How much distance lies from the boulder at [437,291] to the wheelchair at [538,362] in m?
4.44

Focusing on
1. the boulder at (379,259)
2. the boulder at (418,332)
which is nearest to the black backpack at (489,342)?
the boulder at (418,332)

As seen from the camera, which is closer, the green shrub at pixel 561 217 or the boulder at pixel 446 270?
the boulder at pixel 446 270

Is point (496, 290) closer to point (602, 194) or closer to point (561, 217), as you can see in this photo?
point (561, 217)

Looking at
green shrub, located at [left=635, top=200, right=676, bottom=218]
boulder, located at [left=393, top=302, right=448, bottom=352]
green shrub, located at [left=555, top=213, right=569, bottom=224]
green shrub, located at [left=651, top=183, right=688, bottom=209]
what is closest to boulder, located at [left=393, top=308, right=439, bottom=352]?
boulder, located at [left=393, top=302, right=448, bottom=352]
◇ ◇ ◇
- Exercise
Can you lay out every line of the records above as a JSON list of strings, one string per line, with blank lines left out?

- Finished answer
[
  "How much distance lies from the boulder at [437,291] to the wheelchair at [538,362] in m?",
  "4.44",
  "Focusing on",
  "1. the boulder at (379,259)",
  "2. the boulder at (418,332)",
  "which is nearest to the black backpack at (489,342)?",
  "the boulder at (418,332)",
  "As seen from the camera, which is closer, the green shrub at pixel 561 217 or the boulder at pixel 446 270?",
  "the boulder at pixel 446 270",
  "Is point (496, 290) closer to point (602, 194) or closer to point (561, 217), as you can see in this photo?",
  "point (561, 217)",
  "Looking at",
  "green shrub, located at [left=635, top=200, right=676, bottom=218]",
  "boulder, located at [left=393, top=302, right=448, bottom=352]",
  "green shrub, located at [left=555, top=213, right=569, bottom=224]",
  "green shrub, located at [left=651, top=183, right=688, bottom=209]",
  "what is closest to boulder, located at [left=393, top=308, right=439, bottom=352]?",
  "boulder, located at [left=393, top=302, right=448, bottom=352]"
]